Described acetate buffer is 0.29g sodium-acetate, and 0.141mL acetic acid adds water constant volume to 100mL gained; The phosphate buffered saline buffer of described 0.01mol/L is 0.8g sodium-chlor, 0.29g disodium hydrogen phosphate, and 0.02g Repone K, potassium primary phosphate 0.02g, adds water constant volume to 100mL gained; The phosphate buffered saline buffer of described 0.1mol/L is 8g sodium-chlor, 2.9g disodium hydrogen phosphate, and 0.2g Repone K, potassium primary phosphate 0.2g, adds water constant volume to 100mL gained.

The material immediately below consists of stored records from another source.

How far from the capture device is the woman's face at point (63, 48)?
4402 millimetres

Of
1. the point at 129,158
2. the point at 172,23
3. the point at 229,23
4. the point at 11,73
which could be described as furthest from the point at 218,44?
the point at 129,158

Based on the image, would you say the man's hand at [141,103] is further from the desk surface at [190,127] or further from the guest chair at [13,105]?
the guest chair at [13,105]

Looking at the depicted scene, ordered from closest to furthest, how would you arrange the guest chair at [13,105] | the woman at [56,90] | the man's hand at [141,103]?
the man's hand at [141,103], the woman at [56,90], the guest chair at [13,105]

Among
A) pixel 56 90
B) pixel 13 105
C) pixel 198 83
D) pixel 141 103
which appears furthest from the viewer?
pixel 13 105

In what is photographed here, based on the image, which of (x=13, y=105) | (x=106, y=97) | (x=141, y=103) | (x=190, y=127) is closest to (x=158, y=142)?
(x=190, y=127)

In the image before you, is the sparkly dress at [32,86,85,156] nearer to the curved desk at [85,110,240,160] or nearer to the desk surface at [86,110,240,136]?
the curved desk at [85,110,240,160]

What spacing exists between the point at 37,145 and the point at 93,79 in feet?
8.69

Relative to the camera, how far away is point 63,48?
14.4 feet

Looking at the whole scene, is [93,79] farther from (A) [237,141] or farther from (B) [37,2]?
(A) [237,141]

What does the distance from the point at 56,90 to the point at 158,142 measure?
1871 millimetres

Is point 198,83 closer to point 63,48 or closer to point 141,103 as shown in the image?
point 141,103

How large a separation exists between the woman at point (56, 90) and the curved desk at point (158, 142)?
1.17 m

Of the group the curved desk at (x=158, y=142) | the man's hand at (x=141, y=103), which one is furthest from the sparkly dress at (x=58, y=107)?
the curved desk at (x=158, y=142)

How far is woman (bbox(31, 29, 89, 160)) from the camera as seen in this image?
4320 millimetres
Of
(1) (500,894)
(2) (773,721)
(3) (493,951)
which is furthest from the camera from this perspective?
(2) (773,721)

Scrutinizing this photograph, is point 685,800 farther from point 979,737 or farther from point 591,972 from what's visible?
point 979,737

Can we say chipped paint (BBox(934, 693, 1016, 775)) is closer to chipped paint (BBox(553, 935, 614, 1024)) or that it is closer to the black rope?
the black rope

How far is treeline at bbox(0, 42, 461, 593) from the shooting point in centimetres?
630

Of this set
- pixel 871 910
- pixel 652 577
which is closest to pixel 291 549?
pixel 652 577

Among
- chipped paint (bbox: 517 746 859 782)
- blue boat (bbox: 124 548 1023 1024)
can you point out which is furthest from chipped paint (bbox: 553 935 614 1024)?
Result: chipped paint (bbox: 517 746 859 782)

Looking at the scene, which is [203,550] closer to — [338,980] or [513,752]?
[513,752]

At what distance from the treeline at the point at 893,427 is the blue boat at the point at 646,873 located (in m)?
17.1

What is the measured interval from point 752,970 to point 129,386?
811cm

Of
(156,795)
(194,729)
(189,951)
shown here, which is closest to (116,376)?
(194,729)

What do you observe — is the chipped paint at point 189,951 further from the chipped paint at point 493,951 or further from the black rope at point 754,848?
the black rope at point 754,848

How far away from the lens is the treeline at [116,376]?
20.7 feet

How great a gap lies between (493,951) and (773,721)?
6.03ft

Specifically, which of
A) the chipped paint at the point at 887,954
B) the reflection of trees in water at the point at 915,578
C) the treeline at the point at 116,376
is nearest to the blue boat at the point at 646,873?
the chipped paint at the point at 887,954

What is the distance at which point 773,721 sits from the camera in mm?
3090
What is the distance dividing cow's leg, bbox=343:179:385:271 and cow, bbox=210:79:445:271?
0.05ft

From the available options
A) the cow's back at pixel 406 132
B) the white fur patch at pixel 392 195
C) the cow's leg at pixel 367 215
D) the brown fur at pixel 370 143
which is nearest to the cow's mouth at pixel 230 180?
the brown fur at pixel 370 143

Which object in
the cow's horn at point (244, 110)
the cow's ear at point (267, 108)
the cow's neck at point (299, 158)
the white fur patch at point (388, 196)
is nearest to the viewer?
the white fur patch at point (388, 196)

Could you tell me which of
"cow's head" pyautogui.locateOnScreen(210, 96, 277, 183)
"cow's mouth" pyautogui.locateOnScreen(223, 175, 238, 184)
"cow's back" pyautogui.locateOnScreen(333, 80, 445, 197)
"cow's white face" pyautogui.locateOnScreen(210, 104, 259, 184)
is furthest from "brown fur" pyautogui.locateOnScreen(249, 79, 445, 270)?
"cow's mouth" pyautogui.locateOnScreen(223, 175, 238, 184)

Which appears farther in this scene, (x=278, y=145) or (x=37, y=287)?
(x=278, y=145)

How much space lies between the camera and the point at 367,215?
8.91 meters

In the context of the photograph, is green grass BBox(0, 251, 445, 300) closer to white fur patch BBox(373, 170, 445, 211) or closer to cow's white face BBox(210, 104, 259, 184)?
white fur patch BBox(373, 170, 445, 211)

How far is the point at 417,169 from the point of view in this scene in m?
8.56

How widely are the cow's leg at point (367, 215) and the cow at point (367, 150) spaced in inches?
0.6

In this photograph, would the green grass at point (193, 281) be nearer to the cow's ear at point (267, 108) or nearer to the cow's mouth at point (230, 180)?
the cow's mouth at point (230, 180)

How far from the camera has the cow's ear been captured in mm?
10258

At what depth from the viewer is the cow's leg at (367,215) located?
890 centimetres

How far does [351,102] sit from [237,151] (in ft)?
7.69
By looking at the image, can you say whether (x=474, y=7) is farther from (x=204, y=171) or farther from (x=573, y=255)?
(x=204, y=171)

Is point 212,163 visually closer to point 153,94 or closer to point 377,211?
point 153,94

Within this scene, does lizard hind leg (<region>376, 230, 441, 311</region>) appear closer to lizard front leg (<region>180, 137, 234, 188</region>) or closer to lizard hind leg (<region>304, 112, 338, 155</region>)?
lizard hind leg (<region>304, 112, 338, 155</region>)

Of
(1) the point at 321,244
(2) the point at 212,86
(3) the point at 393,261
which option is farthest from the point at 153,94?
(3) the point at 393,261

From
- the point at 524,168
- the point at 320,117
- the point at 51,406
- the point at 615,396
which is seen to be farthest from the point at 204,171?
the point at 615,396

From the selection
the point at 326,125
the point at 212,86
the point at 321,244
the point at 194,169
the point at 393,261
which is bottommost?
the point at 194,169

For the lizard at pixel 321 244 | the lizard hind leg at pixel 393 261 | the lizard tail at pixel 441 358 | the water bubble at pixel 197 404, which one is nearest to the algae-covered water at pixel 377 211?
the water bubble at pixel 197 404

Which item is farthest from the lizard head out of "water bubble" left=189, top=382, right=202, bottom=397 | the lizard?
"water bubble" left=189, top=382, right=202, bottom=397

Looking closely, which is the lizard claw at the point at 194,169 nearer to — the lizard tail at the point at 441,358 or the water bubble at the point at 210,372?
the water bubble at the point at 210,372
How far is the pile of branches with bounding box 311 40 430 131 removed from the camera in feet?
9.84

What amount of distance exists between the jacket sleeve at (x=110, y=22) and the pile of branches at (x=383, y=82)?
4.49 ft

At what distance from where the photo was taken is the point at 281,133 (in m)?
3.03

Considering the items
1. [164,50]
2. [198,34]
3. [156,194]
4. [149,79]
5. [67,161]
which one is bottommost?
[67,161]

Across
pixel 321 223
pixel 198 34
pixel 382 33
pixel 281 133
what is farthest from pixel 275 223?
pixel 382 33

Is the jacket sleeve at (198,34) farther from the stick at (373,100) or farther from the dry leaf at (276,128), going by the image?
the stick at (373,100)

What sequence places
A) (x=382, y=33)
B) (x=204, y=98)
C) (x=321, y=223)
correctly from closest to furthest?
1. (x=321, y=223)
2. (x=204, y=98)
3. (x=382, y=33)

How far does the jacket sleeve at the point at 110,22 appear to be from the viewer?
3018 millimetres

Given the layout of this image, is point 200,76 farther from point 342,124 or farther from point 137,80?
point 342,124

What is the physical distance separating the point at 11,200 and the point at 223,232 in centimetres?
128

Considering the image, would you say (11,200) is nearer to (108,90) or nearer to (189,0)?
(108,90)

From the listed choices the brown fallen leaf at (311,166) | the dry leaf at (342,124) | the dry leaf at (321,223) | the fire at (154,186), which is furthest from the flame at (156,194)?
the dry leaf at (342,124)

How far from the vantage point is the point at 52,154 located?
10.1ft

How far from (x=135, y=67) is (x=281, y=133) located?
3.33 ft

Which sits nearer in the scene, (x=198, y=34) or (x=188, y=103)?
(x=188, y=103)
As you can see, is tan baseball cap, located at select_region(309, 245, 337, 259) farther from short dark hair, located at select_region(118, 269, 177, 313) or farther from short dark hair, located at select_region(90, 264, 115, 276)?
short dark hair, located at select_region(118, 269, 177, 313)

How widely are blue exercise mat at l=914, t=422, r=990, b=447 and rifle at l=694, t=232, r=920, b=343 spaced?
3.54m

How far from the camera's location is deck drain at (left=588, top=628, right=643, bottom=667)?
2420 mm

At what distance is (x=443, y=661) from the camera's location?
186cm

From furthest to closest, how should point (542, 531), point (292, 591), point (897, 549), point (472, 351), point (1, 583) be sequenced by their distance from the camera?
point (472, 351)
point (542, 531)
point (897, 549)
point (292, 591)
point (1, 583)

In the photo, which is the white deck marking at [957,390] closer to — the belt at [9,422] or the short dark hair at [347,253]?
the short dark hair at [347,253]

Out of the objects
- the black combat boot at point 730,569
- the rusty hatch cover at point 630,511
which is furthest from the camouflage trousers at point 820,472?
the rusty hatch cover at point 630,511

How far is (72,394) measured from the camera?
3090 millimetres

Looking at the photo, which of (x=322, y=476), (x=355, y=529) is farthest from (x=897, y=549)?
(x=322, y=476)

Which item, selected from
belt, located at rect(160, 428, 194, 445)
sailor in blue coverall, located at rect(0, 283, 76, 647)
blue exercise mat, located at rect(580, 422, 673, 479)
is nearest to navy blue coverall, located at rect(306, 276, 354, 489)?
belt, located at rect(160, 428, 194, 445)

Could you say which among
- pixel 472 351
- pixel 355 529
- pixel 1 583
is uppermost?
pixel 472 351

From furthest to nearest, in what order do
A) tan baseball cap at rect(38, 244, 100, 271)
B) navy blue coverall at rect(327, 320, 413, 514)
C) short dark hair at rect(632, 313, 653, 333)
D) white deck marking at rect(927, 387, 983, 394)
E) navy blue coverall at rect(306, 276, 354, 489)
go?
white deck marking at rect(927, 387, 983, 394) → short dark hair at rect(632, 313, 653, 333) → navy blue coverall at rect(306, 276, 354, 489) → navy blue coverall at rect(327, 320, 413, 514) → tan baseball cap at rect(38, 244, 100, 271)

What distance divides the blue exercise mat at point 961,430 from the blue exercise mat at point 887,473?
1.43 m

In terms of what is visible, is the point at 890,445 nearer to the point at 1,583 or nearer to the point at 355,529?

Beneficial effect of the present invention:
(1) hybridoma cell strain 2D3 provided by the invention can be for the preparation of the anti-zearalenone monoclonal antibody of high-titer, and for antibody, enzyme linked immunosorbent assay analysis method (ELISA) records the purified anti-zearalenone making of mouse ascites fluid tires and can reach 1.5 * 10
5.
(2) anti-zearalenone monoclonal antibody provided by the invention is highly sensitive, the 50% inhibition concentration IC to zearalenone
50for 20pg/mL, with β-zearalenol, α-zearalenol, the cross reacting rate of β-ZER is respectively 84.9%, 3.3%, and 3.2%.
(3) anti-zearalenone monoclonal antibody provided by the invention can be applicable to the mensuration of zearalenone content.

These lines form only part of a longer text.